A Parallelizable Dual Smoothing Method for Large Scale Convex Regression Problems

TL;DR

This paper introduces a parallelizable dual smoothing method to efficiently compute the least squares estimator for large-scale convex regression problems, overcoming computational challenges of traditional quadratic programming approaches.

Contribution

It presents a novel first-order dual smoothing algorithm that leverages parallelization to handle large convex regression problems more efficiently than existing methods.

Findings

Enables scalable computation of convex regression estimators.

Reduces memory usage through parallel processing.

Achieves practical efficiency for large datasets.

Abstract

Convex regression (CR) is an approach for fitting a convex function to a finite number of observations. It arises in various applications from diverse fields such as statistics, operations research, economics, and electrical engineering.

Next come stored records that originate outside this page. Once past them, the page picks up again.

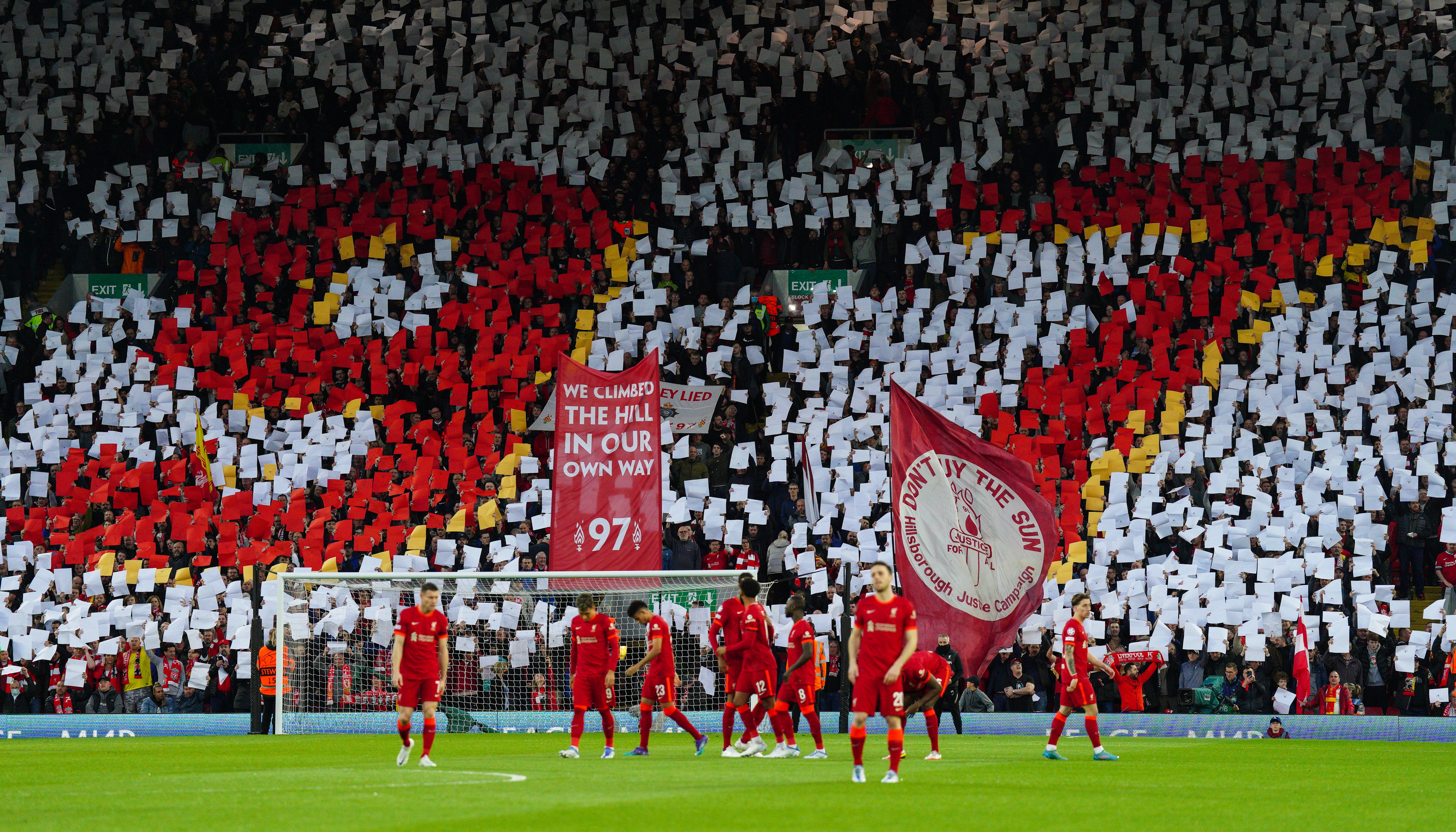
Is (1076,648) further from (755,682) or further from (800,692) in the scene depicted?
(755,682)

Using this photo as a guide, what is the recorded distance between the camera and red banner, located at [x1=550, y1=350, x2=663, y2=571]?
719 inches

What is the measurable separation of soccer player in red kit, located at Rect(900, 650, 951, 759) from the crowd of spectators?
20.7 ft

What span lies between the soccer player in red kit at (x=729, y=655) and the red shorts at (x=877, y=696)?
11.9 feet

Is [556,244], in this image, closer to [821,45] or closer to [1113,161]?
[821,45]

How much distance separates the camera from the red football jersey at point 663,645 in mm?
17516

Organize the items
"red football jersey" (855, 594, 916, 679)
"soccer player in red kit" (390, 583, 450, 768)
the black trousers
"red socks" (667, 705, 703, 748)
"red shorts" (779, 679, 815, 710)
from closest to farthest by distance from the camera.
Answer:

The least squares (LS) estimator, which can be computed via solving a quadratic program (QP), is an intuitive method for convex regression with already established strong theoretical guarantees. On the other hand, since the number of constraints in the QP formulation increases quadratically in the number of observed data points, the QP quickly becomes impractical to solve using traditional interior point methods. To address this issue, we propose a first-order method based on dual smoothing that carefully manages the memory usage through parallelization in order to efficiently compute the LS estimator in practice for large-scale CR instances.